When he first joined Berkeley’s electrical engineering and computer sciences (EECS) department as a professor in 1962, Muller focused his research on integrated circuits, but by the late 1970s, his interests shifted to nonelectrical micro-devices. The idea was to build chip-scale engineering systems — which later became known as MEMS (micro-electro-mechanical systems).
In the early 1980s, Muller and EECS graduate student Roger Howe achieved a breakthrough that would enable the popular use of MEMS. They built mechanical elements compatibly with integrated circuits on a single chip, using polycrystalline silicon as a structural material. Today, this is known as surface micromachining and is used to create MEMS for a variety of applications, including automobile sensors, smartphones, video game controllers, as well as gas and chemical sensors.
On the heels of this breakthrough, Muller and his EECS colleague Richard White founded the Berkeley Sensor & Actuator Center (BSAC) in 1986. This NSF, Industry and University Cooperative Research Center brings together a wide-range of scientists, working side-by-side with students, to develop materials and processes for MEMS research.

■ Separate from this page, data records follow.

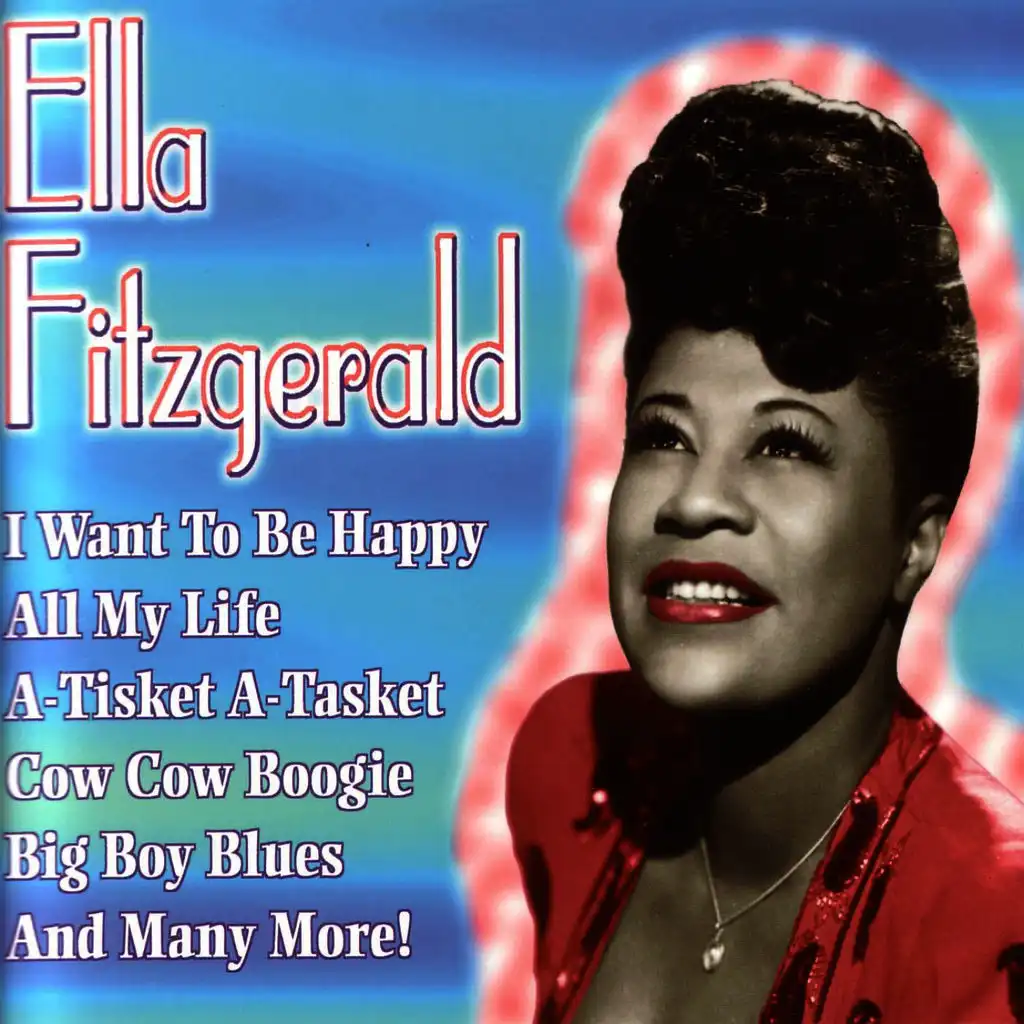 Ella Fitzgerald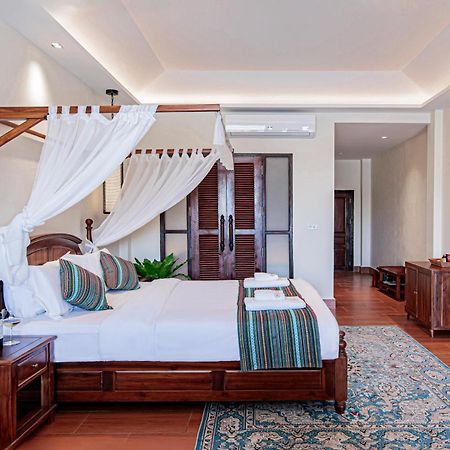 Relaxful Hotel泊岸酒店 Luang Prabang Exterior photo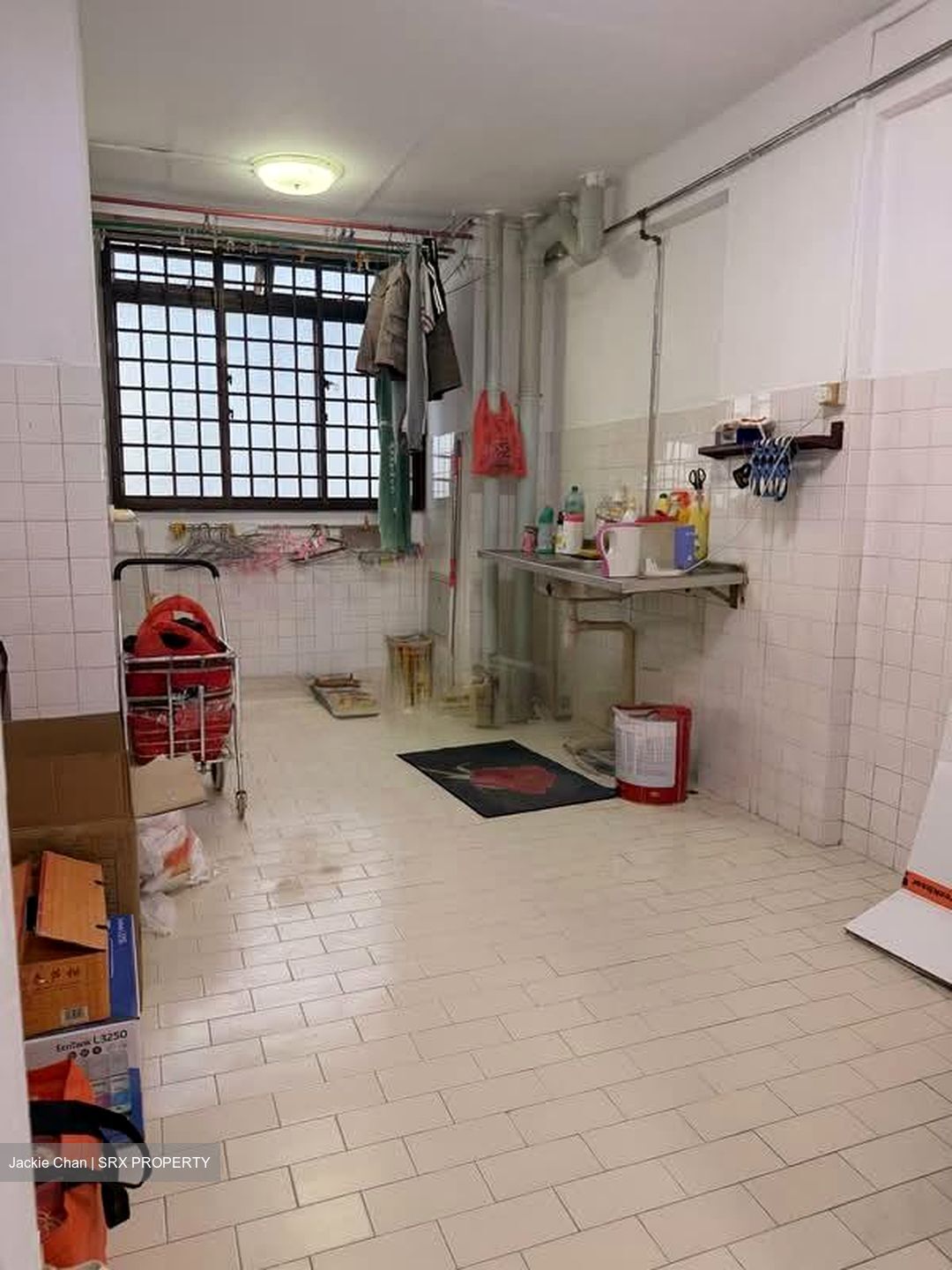 Blk 407 Sun Plaza Green (Tampines), HDB 3 Rooms #554998461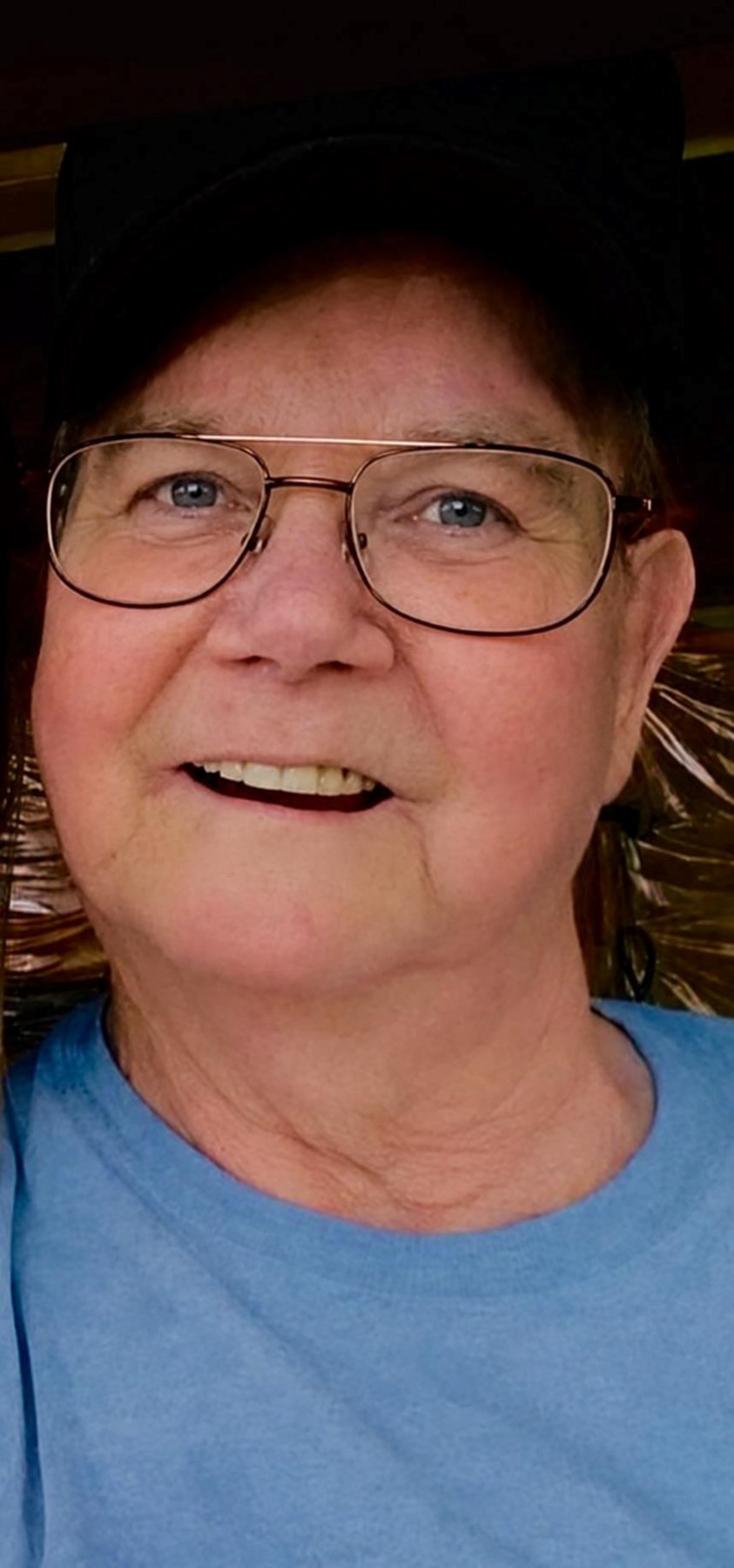 Obituary of Alfred J Lamb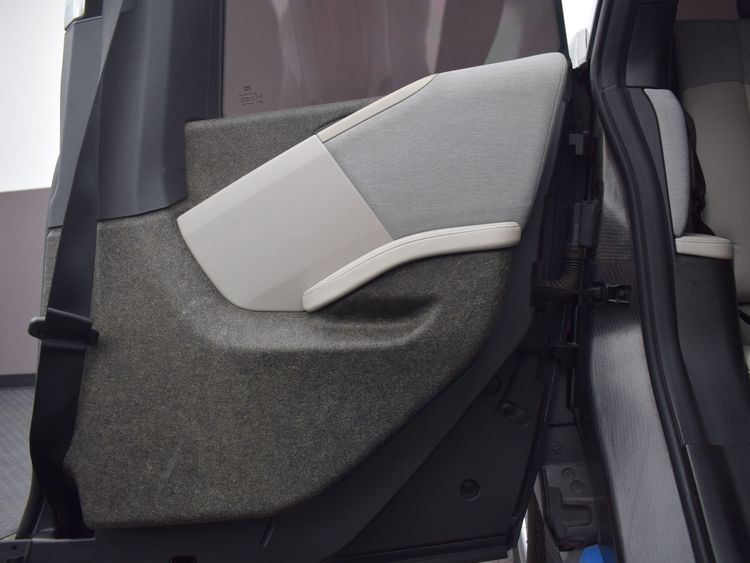 2015 BMW I3 WBY1Z2C5XFV555478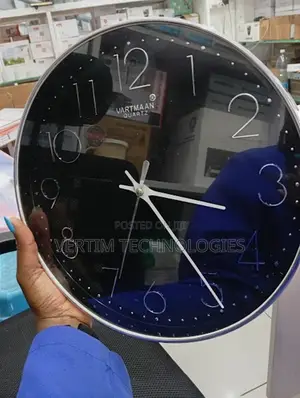 Camera Wall Clock 1080p Hd Wifi Clock Cameras Wireless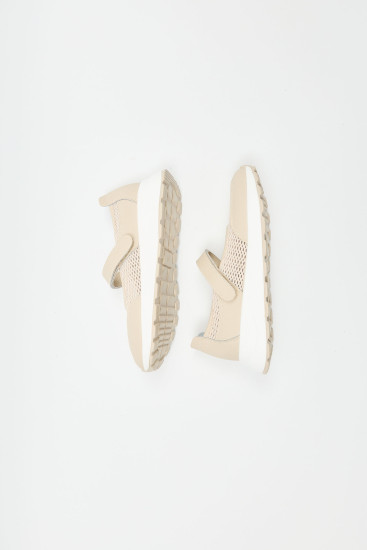 Мокасины Lonza 212344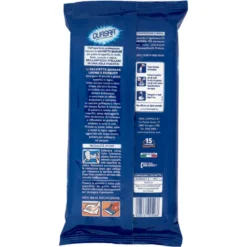 Quasar Salviette Legno e Parquet 15 Pezzi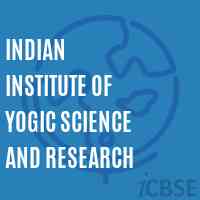 Indian Institute of Yogic Science and Research Logo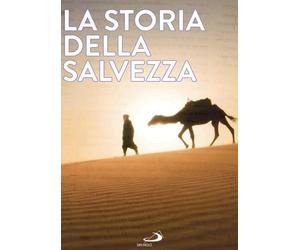La storia della salvezza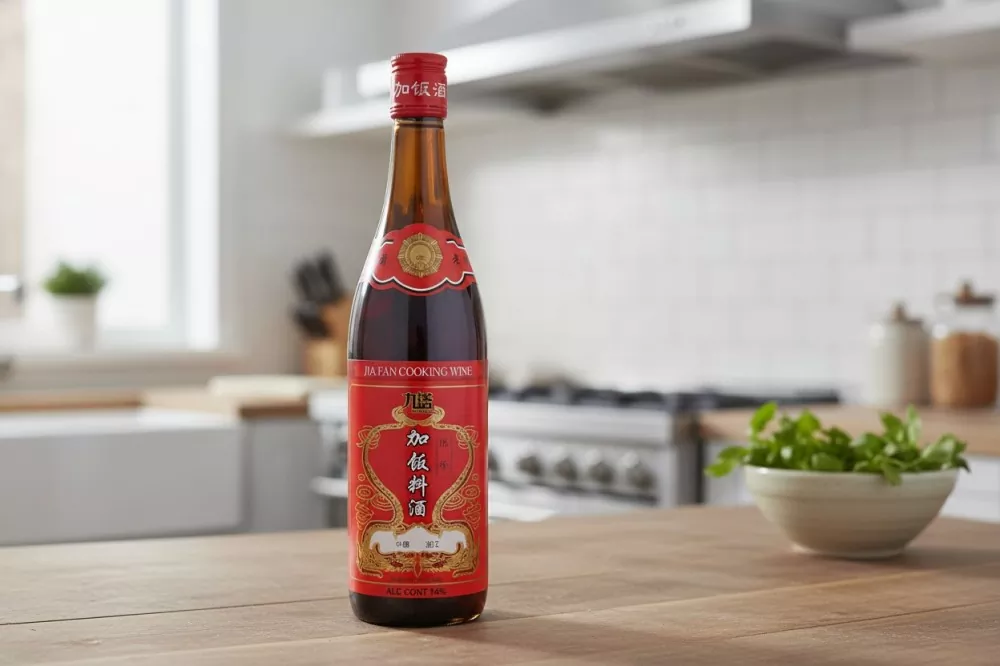 640ML Jia Fan Cooking Wine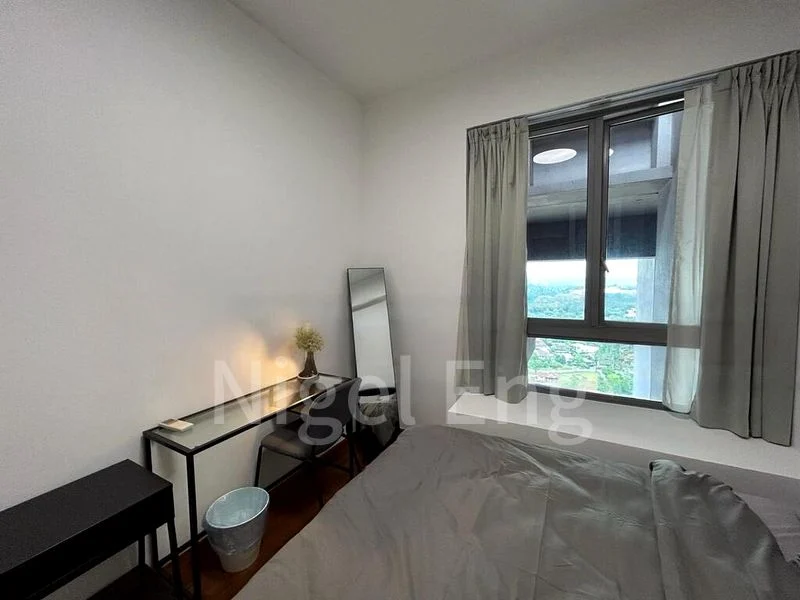 Room (Condo) for Rent in  Ascentia Sky - Image 7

For his accomplishments, Muller has received numerous honors. He is a member of the National Academy of Engineering and a Life fellow of the IEEE. He received the IEEE Cledo Brunetti Award in 1998 and an IEEE Millennium Medal in 2000. He is also the author or co-author of more than 300 research papers and technical presentations, has 19 issued patents and is the founder of the IEEE/ASME Journal of Microelectromechanical Systems (IEEE/ASME JMEMS).